**EXCERPTED PASSAGE:**
When CERN looked for ways to expand their data processing equipment, the top priority was to acquire High Performance Computing (HPC) capabilities. They specifically wanted servers equipped with 2nd Gen AMD EPYC™ processors and multiple graphics accelerators. The servers should also support PCIe Gen 4.0 Computing Cards. Gigabyte was the only company with the solution to match their demand. CERN selected the Gigabyte G482-s51, a model that supports up to eight PCIe Gen 4.0 GPGPU cards in a 4U chassis. 

Gigabyte has plenty of experience in HPC applications. When AMD began offering PCIe Gen 4.0 technology on their x86 platforms, Gigabyte immediately responded by leveraging technological know-how and expertise to design the first GPU Servers capable of supporting PCIe Gen 4.0. Gigabyte optimised the server’s integrated hardware design, from the electronic components and PCB all the way down to the high-performance power delivery system. 

Signal integrity was maximised by minimising signal loss in high-speed transmissions between CPU and GPU, and between GPUs. This resulted in a GPU Server that feature slower latency, higher bandwidth, and unsurpassed reliability. 

To effectively process huge quantities of data with HPC technology, more than the CPU and GPU's combined computing power comes into play. High-speed transmission is crucial; whether it relates to the computing and storage of data between multiple server clusters, or the accelerated processing and communication of data between devices linked through the internet. The Gigabyte G482-s51 overcome this challenge with its PCIe Gen 4.0 interface, which supports high performance network cards. The increased bandwidth enables high-speed data transmission, which in turn enhances the performance of the entire HPC system, making it possible to process the 40 terabytes of raw data that the particle accelerator generates every second.

**SUPPLIED ENTRIES:**
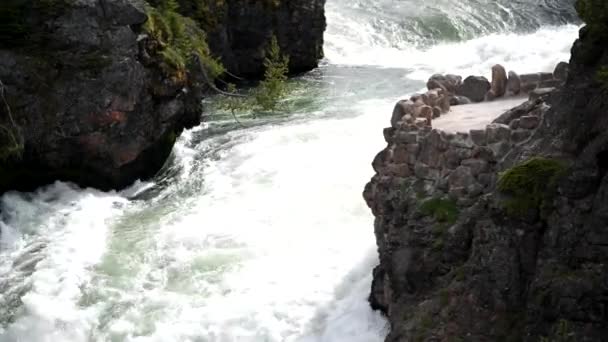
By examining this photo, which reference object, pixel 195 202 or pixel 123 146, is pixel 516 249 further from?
pixel 123 146

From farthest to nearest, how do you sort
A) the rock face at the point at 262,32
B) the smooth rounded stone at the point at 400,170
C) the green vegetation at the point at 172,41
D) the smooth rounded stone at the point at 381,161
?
the rock face at the point at 262,32, the green vegetation at the point at 172,41, the smooth rounded stone at the point at 381,161, the smooth rounded stone at the point at 400,170

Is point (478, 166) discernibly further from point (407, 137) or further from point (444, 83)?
point (444, 83)

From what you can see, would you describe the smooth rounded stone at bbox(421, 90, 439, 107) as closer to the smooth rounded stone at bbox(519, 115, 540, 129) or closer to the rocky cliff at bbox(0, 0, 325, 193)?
the smooth rounded stone at bbox(519, 115, 540, 129)

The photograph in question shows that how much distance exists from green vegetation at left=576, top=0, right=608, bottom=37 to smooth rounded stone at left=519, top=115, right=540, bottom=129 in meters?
1.45

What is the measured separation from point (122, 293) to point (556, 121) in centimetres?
673

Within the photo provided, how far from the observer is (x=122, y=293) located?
11414 millimetres

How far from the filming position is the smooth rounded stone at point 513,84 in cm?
1166

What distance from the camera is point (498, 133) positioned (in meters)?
8.89

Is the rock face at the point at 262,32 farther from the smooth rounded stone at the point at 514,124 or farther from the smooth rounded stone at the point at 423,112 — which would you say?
the smooth rounded stone at the point at 514,124

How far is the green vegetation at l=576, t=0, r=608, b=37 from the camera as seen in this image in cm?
744

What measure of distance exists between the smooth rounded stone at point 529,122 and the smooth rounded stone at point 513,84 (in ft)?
9.32

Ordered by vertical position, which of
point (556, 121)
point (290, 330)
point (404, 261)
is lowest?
point (290, 330)

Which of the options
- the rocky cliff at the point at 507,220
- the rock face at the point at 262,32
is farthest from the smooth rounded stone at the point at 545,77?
the rock face at the point at 262,32

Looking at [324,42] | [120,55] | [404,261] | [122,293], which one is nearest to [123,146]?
[120,55]
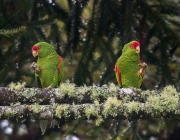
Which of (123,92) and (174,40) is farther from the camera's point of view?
(174,40)

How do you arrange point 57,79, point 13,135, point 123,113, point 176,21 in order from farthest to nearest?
point 13,135, point 176,21, point 57,79, point 123,113

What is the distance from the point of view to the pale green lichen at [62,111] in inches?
108

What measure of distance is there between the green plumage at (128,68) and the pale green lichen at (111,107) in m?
0.88

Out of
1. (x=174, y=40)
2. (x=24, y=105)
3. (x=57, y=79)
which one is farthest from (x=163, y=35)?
(x=24, y=105)

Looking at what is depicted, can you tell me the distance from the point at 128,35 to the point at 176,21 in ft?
1.80

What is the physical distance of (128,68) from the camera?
3.65m

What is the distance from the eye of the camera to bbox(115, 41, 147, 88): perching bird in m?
3.58

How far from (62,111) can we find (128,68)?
1.08 metres

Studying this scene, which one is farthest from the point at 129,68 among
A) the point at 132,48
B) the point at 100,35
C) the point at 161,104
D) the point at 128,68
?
the point at 100,35

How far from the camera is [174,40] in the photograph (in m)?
4.39

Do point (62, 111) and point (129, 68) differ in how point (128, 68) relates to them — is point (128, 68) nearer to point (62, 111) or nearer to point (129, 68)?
point (129, 68)

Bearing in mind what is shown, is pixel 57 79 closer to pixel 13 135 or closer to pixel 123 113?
pixel 123 113

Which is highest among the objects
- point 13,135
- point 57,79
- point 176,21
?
point 176,21

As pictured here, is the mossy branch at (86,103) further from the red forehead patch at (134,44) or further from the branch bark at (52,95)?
the red forehead patch at (134,44)
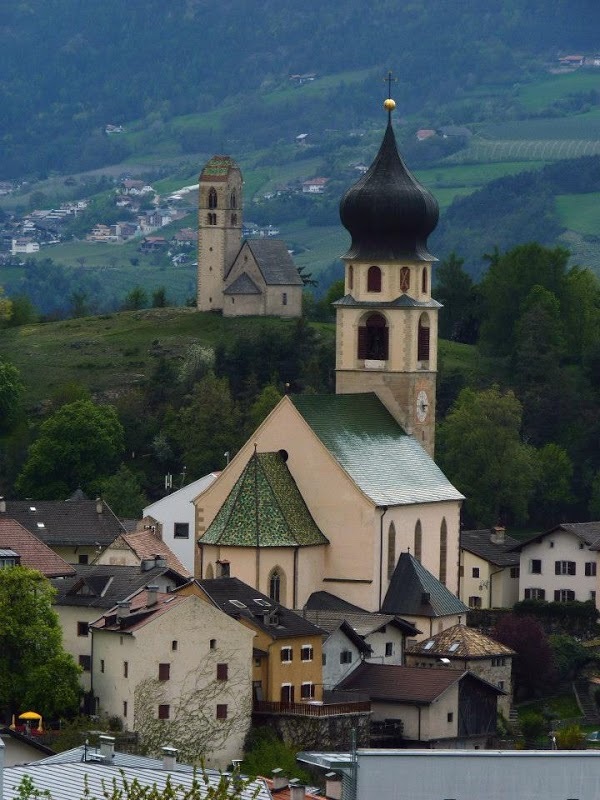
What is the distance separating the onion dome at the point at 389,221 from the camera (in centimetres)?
8944

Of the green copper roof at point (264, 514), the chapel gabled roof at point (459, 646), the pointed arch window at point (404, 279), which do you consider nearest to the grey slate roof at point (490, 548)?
the pointed arch window at point (404, 279)

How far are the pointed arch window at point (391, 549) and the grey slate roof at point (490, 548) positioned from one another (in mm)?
17339

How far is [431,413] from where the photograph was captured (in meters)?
89.8

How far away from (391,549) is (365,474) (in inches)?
88.6

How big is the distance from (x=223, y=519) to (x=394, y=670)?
282 inches

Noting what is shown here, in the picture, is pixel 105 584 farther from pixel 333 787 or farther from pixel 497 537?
pixel 497 537

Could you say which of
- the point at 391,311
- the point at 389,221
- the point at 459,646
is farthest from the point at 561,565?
the point at 459,646

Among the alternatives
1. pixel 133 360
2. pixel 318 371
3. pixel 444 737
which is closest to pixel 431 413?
pixel 444 737

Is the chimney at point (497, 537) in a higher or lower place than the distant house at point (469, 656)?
higher

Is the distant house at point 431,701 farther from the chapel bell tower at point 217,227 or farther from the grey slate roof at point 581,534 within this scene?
the chapel bell tower at point 217,227

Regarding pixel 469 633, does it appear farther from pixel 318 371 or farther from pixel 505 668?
pixel 318 371

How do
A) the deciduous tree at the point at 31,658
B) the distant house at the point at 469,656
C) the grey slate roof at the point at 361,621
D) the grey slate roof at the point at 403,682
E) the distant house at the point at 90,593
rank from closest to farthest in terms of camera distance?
the deciduous tree at the point at 31,658 < the distant house at the point at 90,593 < the grey slate roof at the point at 403,682 < the grey slate roof at the point at 361,621 < the distant house at the point at 469,656

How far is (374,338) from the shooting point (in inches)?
3506

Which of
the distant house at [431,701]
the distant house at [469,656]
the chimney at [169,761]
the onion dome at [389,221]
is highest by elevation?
→ the onion dome at [389,221]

**TASK TO CARRY OUT:** Please rewrite the stretch of the CERN server passage from "Gigabyte has plenty" through "power delivery system.", replacing "electronic components" with "circuit components". The listing has nothing to do with this exercise.

**TASK ANSWER:**
Gigabyte has plenty of experience in HPC applications. When AMD began offering PCIe Gen 4.0 technology on their x86 platforms, Gigabyte immediately responded by leveraging technological know-how and expertise to design the first GPU Servers capable of supporting PCIe Gen 4.0. Gigabyte optimised the server’s integrated hardware design, from the circuit components and PCB all the way down to the high-performance power delivery system.